- _Selected passage_
┏━━

Part 42
Again, those games in which "guessing" occurs remind us of the important part that guessing or chance plays in the beliefs of the savage and uncivilised. A person who, by a guess, discovers a special person out of a number, or the exact number of articles concealed in a hand or under a foot, has something of the supernatural or witch-element about him. This is largely the foundation of the belief in witchcraft and the sorcerer. It is not surprising to find, therefore, the guessing-element largely extant in the dramatic game. The "guesser" is usually chosen by lot by means of the counting-out rhyme; the leader then proceeds to confuse the guesser's or witch's mind by re-naming secretly the rest of the players. He calls the "guesser," and in a doggerel rhyme (the remains or imitation probably of an incantation), tells him to pick out or name a certain person or thing. If the guess is correct, the "guesser" takes that person to his side, indicating power over that individual or thing. If the "guesser" is unsuccessful, he is scouted, mocked, and ill-used.
I now proceed with the second classification referred to on p. 461. Of the games classified on pp. 461-470, _ante_, it will be found on examination that nearly all of them are dramatic in form. This leads me at once to suggest that so important a phase of their character needs separate investigation, and this I proceed to do.
In the first place, it will be found that certain of the games are wholly dramatic whatever may be the customs or rites they imitate. These games are of two classes--first, where dramatic action is complete throughout the whole game, that is where singing, action, and words are represented; secondly, where singing has dropped out, action and words only remaining.
These two classes are as follows:--
DRAMATIC GAMES.
(1) SINGING (_containing words, tune, action_).

┗━━

- _Job 1_
Answer these questions from the passage on dramatic games:
(a) How is the "guesser" usually chosen?
(b) What happens to a "guesser" who is unsuccessful?
(c) In the second class of wholly dramatic games, which part has dropped out?
- _Job 2_
Translate this sentence from the passage on dramatic games into Spanish: "This is largely the foundation of the belief in witchcraft and the sorcerer."
- _Job 3_
Write the next part of the passage on dramatic games, picking up after its last line.

- _Data segment_
┏━━

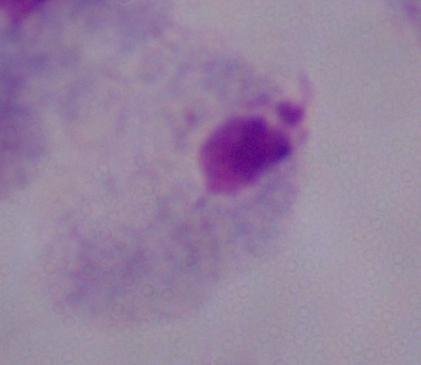
magnification = 1000x
modality = photomicrograph
identification = trichomonad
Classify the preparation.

┗━━

- _Exercise answer 1_
(a) By lot, by means of the counting-out rhyme.
(b) He is scouted, mocked, and ill-used.
(c) Singing.

- _Exercise answer 2_
Esta es en gran parte la base de la creencia en la brujería y en el hechicero.

- _Exercise answer 3_
All the Boys. Babbity Bowster. Booman. Curly Locks. Cushion Dance. Dillsie, Dollsie Dee. Down in the Valley. Down in yonder Meadow. Galley, Galley, Ship. Glasgow Ships. Green Grass. Green Gravel. Hark the Robbers. Hear all! let me at her. Here comes a Lusty Wooer. Here comes a Virgin. Here I sit on a Cold Green Bank. Here's a Soldier. Here stands a Young Man. Hey Wullie Wine. Isabella. Jenny Jones. Jolly Fishermen. Jolly Hooper. Jolly Miller. Jolly Rover. Jolly Sailors. Keys of Heaven. King William. Kiss in the Ring. Knocked at the Rapper. Lady of the Land. Lady on the Mountain. London Bridge. Mary Brown. Mary mixed a Pudding. Merry-ma-tansa. Milking Pails. Mulberry Bush. Needle Cases. Nettles Grow. Nuts in May. Oats and Beans. Old Dame. Old Roger. Oliver, Oliver, follow the King. Oranges and Lemons. Poor Mary sits a-weepin'. Poor Widow. Pray, pretty Miss. Pretty little Girl. Queen Anne. Queen Mary. Ring me Rary. Rosy Apple. Round and Round the Village. Sally Water. Salmon Fishers. Silly Old Man. Soldier. Soldiers. Three Dukes. Three Knights. Three Old Bachelors. Three Sailors. Wallflowers. We are the Rovers. When I was a Young Girl. Widow. Wind. Would you know how doth the Peasant?
(2) DIALOGUE AND ACTION (_no singing_).
Auld Grannie. Barbarie, King of the. Chickens, come clock. Deil amo' the Dishes. Doagan. Draw a Pail of Water. Dumb Motions. Eller Tree. Fox and Geese. Ghost at the Well. Giddy. Gipsy. Gled-Wylie. Hen and Chickens. Honey Pots. How many Miles to Babylon. Jack, Jack, the Bread's a-burning. Keeling the Pot. King of Barbarie. King of the Castle. Lady on yonder Hill. Lend me your Key. Mother, may I go out? Mother Mop. Mother, Mother, the Pot boils over. Mouse and Cobbler. Namers and Guessers. Old Cranny Crow. Old Dame. Rashes. Shepherds and Sheep. Steal the Pigs. Thread the Needle. Three Jolly Welshmen. Tower of London. Trades. Who goes round my Stone Wall? Willie Wastell. Witch. Wolf.
Nearly all the remaining dramatic games form a third class, namely, those where action remains, and where both words and singing are either non-existent or have been reduced to the merest fragments.
In order to complete the investigation from the point we have now reached, it is necessary to inquire what is the controlling force which has preserved ancient custom in the form of children's games. The mere telling of a game or tale from a parent to a child, or from one child to another, is not alone sufficient. There must be some strong force inherent in these games that has allowed them to be continued from generation to generation, a force potent enough to almost compel their continuance and to prevent their decay. This force must have been as strong or stronger than the customs which first brought the games into existence, and I identify it as the dramatic faculty inherent in mankind.
A necessary part of this proposition is, that the element of the dramatic in children's games is more ancient than, or at all events as ancient as, the customs enshrined in the games themselves, and I will first of all see if this is so.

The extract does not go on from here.